* _ASSIGNMENT_
Your reply must contain exactly the lines running from the one with "[camera trap, expert-labeled]" to the last line of the entries below, both included, and no other lines.

START DATA LISTING

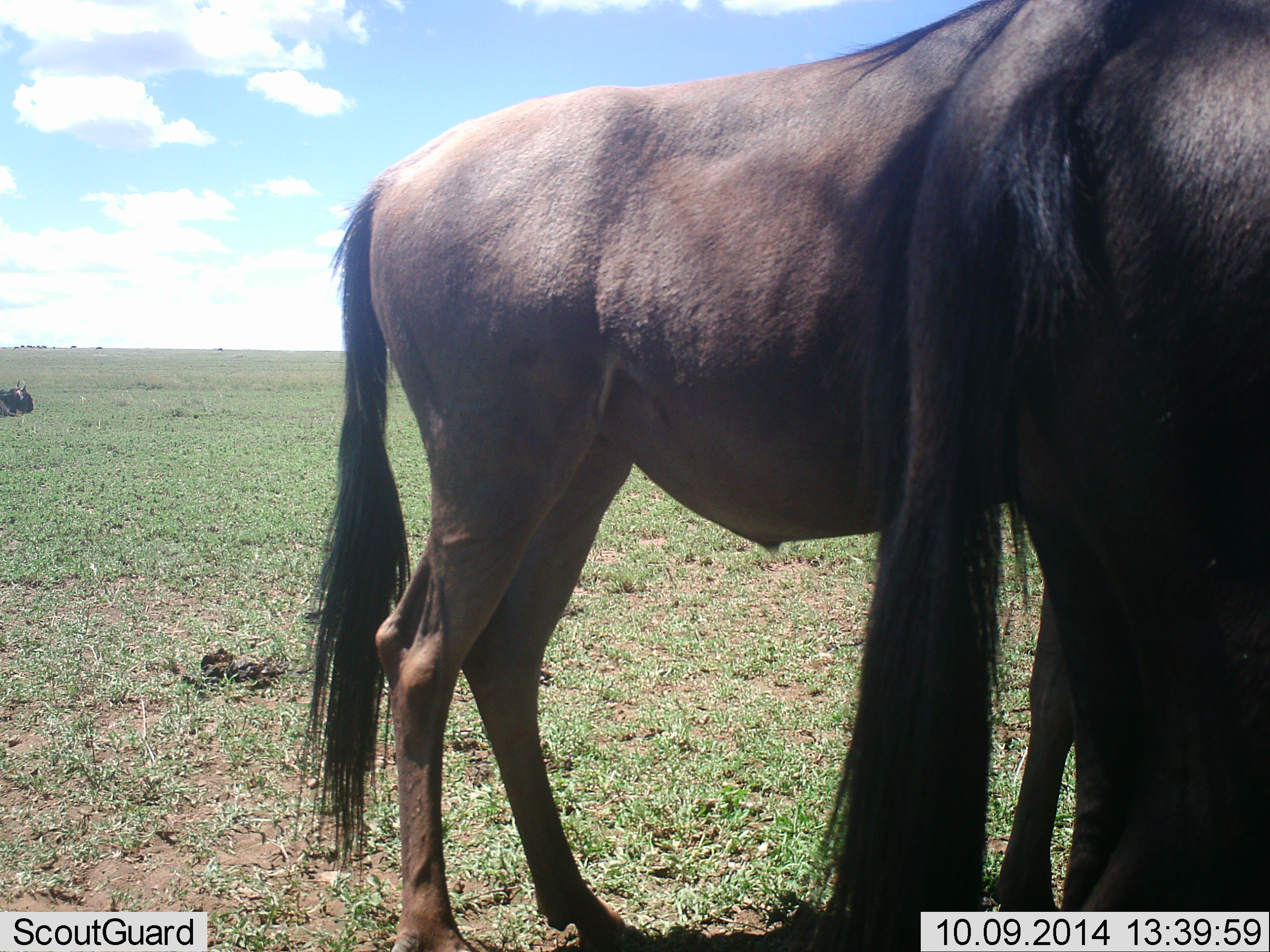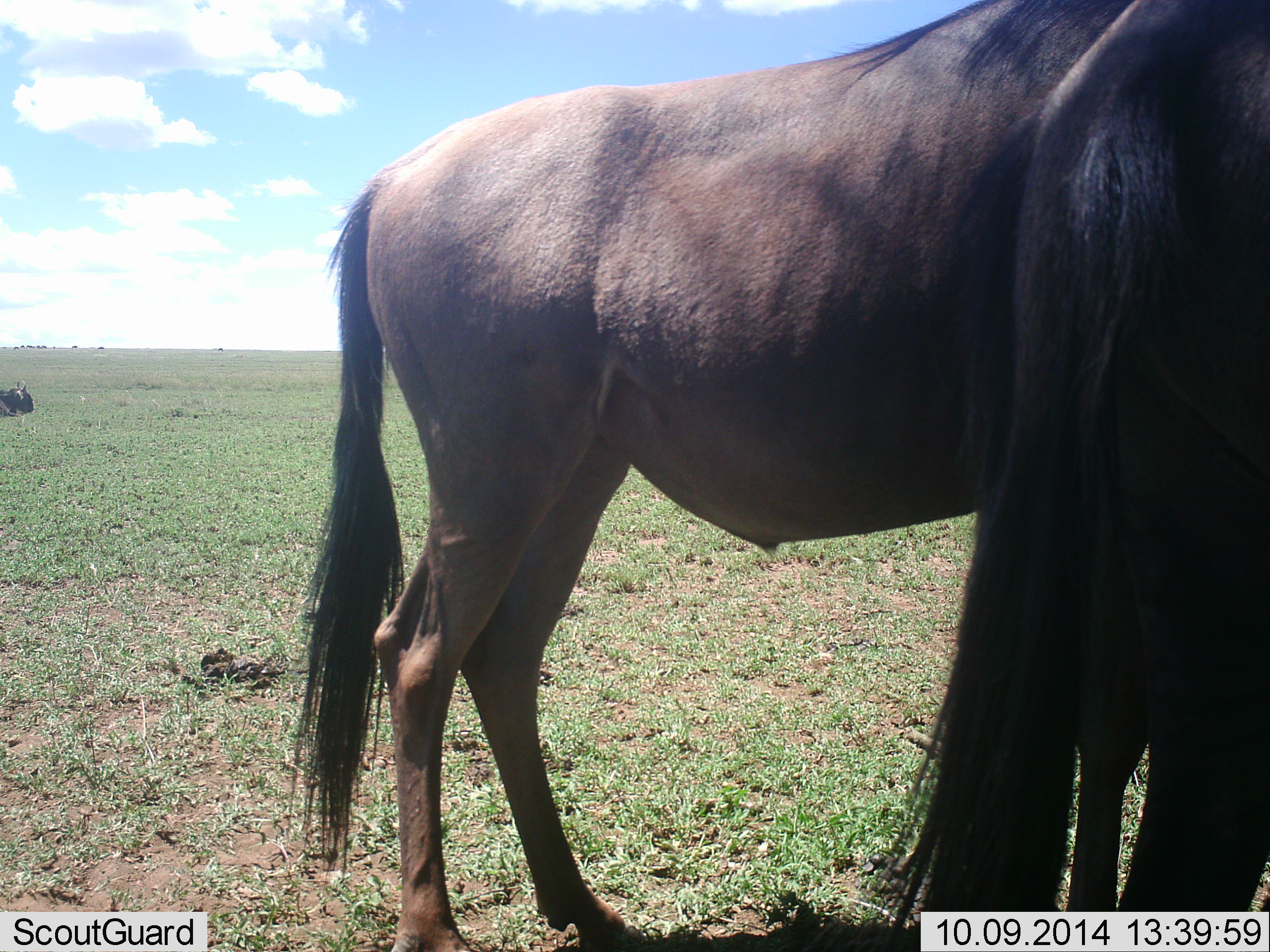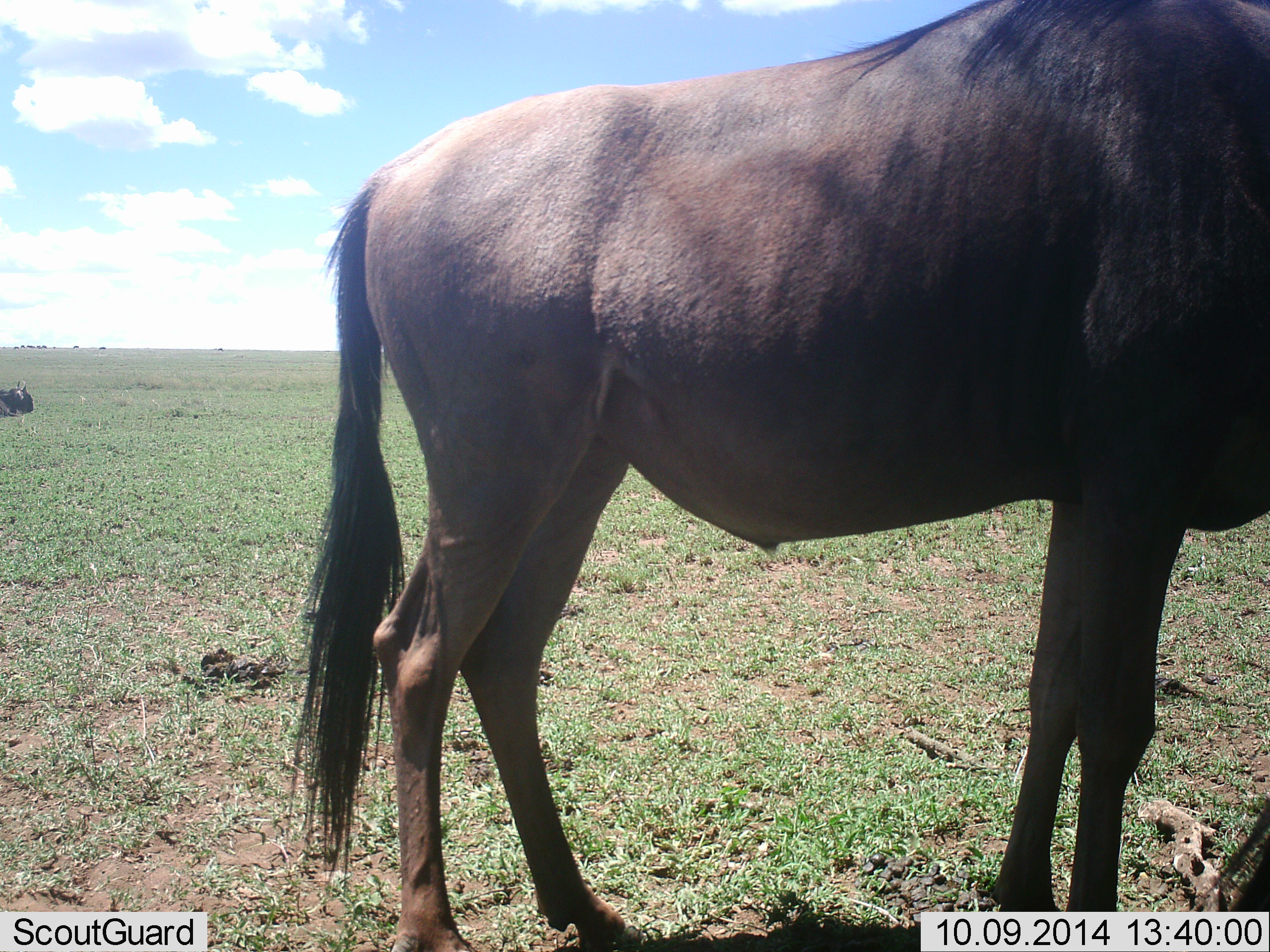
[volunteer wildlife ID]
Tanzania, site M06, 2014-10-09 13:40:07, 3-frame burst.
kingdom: Animalia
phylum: Chordata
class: Mammalia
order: Artiodactyla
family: Bovidae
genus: Connochaetes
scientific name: Connochaetes taurinus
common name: blue wildebeest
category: wildebeest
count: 2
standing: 90%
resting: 20%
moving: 20%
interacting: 0%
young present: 0%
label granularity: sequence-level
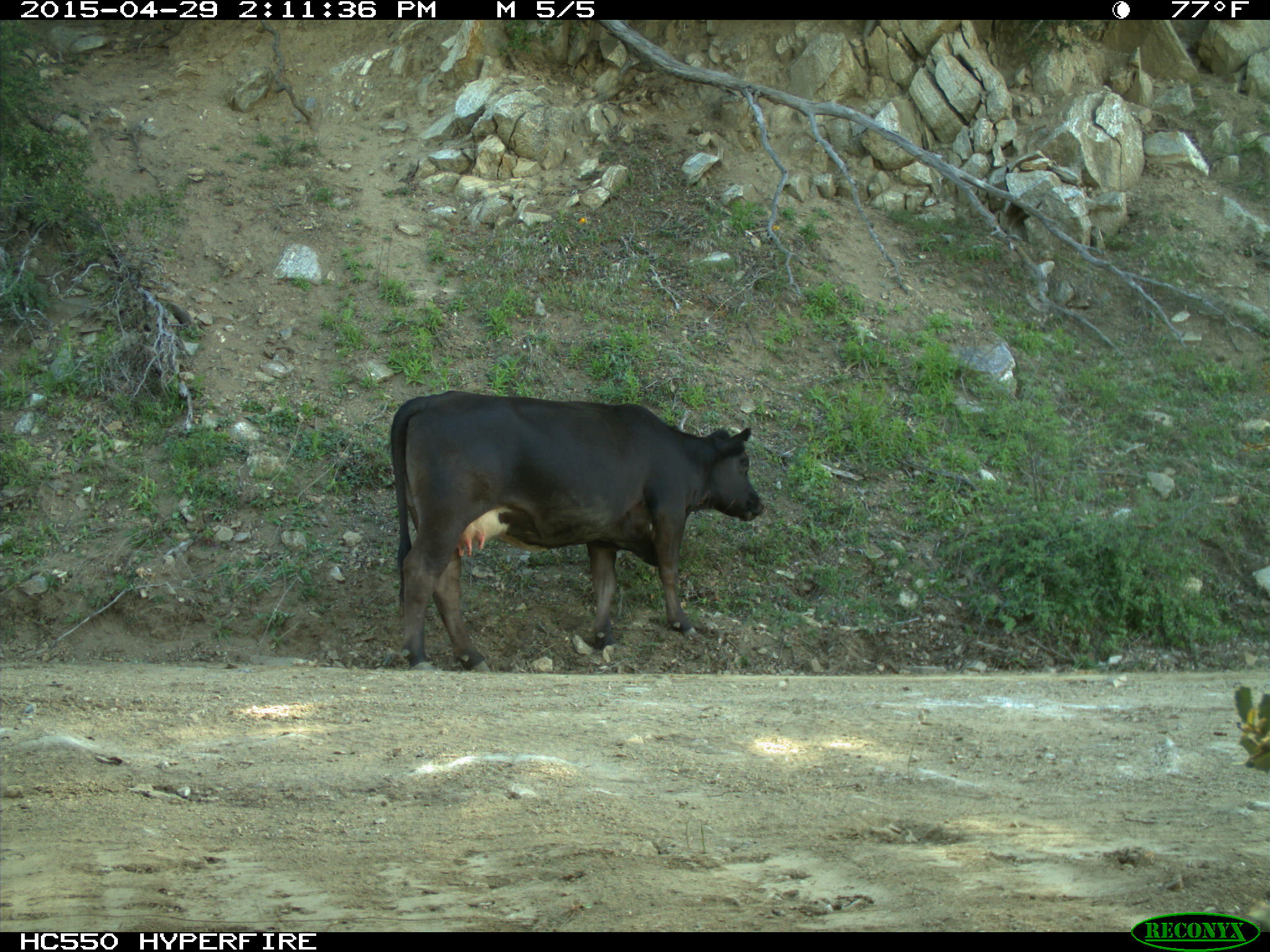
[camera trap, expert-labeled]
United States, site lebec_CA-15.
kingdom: Animalia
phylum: Chordata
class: Mammalia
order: Artiodactyla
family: Bovidae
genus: Bos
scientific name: Bos taurus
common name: domestic cow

END DATA LISTING

* _SOLUTION TO THIS EXERCISE_
[camera trap, expert-labeled]
United States, site lebec_CA-15.
kingdom: Animalia
phylum: Chordata
class: Mammalia
order: Artiodactyla
family: Bovidae
genus: Bos
scientific name: Bos taurus
common name: domestic cow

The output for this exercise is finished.